Tom Volgy, a Democrat, was the mayor of Tucson in 1990 when a sales tax and transportation plan failed. Four years earlier, Volgy had represented Tucson's Ward 6 when the county's road plan and sales tax crashed.

"Several factors converge," Volgy said, "for voters on the sales tax question and the facilities and services they are to fund." First is the voters' perception of how great the need is, and second is the voters' perception of the competence of the government seeking the money. "If there is only one of those, it is not likely that voters will approve (the tax)," Volgy said.

Then there is the issue--one that Volgy calls "hidden"--of how well the campaign is run in support of the tax: "It's not just who, but how." And even in the "who" category, Volgy says, there must be diverse community leadership, as there was for the sales tax for education.

What elected leaders and their bureaucrats must also keep in mind is the perception of the economy. The wave of economic good times, Volgy said, did not hit Tucson until well after the three failed sales tax proposals were put before voters. That could explain at least part of the success the bond project for jails and roads scored in 1997 after getting trounced in separate votes earlier in the decade.

Moreover, despite some "pockets otherwise," Tucson still is a poor city, Volgy said, and, nationally, talk of recession and of the government scaling back earlier revenue projections is prevalent.

The state's education sales tax was successful because voters "responded to the need and it was pretty clear where the money was going," Volgy said. "There's not likely to be waste."

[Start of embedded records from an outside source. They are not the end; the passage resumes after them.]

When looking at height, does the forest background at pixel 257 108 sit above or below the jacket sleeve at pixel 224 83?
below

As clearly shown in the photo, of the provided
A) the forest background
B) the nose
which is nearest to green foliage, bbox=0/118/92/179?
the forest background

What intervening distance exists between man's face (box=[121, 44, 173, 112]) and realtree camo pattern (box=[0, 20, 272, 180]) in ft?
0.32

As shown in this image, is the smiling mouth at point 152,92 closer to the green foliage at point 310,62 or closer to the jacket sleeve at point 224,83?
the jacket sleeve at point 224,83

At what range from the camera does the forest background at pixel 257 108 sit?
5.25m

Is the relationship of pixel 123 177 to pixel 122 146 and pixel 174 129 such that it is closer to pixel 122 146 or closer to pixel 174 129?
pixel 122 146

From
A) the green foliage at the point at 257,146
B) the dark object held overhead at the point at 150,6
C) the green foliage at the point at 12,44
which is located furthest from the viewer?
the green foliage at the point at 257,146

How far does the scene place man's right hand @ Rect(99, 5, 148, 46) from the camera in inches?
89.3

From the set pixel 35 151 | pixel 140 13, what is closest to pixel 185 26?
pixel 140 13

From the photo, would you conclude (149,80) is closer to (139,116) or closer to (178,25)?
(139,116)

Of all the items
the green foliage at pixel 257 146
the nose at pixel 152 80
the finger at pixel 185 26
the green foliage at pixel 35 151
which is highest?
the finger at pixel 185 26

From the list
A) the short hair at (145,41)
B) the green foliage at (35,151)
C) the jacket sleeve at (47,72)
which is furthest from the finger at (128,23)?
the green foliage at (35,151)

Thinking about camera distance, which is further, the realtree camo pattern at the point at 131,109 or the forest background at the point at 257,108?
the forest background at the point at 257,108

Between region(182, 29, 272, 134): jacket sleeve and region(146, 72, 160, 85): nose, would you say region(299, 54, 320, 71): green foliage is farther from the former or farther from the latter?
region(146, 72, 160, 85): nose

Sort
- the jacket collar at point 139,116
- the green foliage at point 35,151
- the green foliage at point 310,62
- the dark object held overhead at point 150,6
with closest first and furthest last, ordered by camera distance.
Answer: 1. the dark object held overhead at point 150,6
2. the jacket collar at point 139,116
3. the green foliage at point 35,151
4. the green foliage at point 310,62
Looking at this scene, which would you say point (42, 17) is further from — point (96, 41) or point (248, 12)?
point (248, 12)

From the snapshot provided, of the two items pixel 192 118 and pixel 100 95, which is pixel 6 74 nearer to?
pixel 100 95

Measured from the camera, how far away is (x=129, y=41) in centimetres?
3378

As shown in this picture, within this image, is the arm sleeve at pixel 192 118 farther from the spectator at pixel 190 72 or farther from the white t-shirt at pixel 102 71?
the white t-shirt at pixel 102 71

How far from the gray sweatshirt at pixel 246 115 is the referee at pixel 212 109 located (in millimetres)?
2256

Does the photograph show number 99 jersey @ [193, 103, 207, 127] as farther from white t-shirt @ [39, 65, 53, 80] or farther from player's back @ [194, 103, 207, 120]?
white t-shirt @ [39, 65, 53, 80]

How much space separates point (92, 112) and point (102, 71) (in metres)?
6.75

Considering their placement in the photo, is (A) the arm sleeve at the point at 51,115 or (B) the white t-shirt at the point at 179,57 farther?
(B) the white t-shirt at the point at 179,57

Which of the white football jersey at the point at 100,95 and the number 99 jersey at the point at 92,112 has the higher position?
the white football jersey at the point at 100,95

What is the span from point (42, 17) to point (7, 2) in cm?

The education sales tax passed in City Council member Steve Leal's neighborhood precinct, but lost in a majority of his other Ward 5 precincts. So he, like West, is cautious about a new city sales tax for transit.

Now, the success of the education tax "may make it harder" to get another tax passed, Leal said.

And he said the measure must fund a "composition of things," including transit, road improvement and neighborhood improvements.

"The existing neighborhoods have been paying for roads on the periphery while all they've been getting is schlock chip seal that lasts about a week and gives you cracked windshields," Leal said.

And on the issue of Sun Tran, Leal said, more emphasis must be placed on the fare box on all routes. While the average fare represents 25 percent of cost, Leal said there needs to be a minimum fare for all routes.

"We had one route that was costing us $13.82 per rider per mile," Leal said. "That's got to stop. Why didn't we just hire a cab to pick people up at the door?"

Moreover, Leal said, southside riders appear to be subsidizing the more far-flung eastside routes.

All of this--transportation improvements and funding as well as garbage budgets and levels of service--will be explored in budget workshops that West and Anderson have pushed to be held in January.

"Before we put anything on the ballot, we need a whole lot of community meetings on transportation just like we need on garbage service," West said. "I mean really go out and beat the bushes. If we don't do that, then it deserves to fail."

Volgy agrees with West, saying it would be "foolish" for any government to first identify a desired tax without getting agreement on what the tax will fund. Transportation has been particularly vexing.

"A plan that could win support for a sales tax must be, if not embraced by all sides, at least capable of bringing compromise," Volgy said.

Neither side--road proponents nor transit backers--can win on its own terms, Volgy said.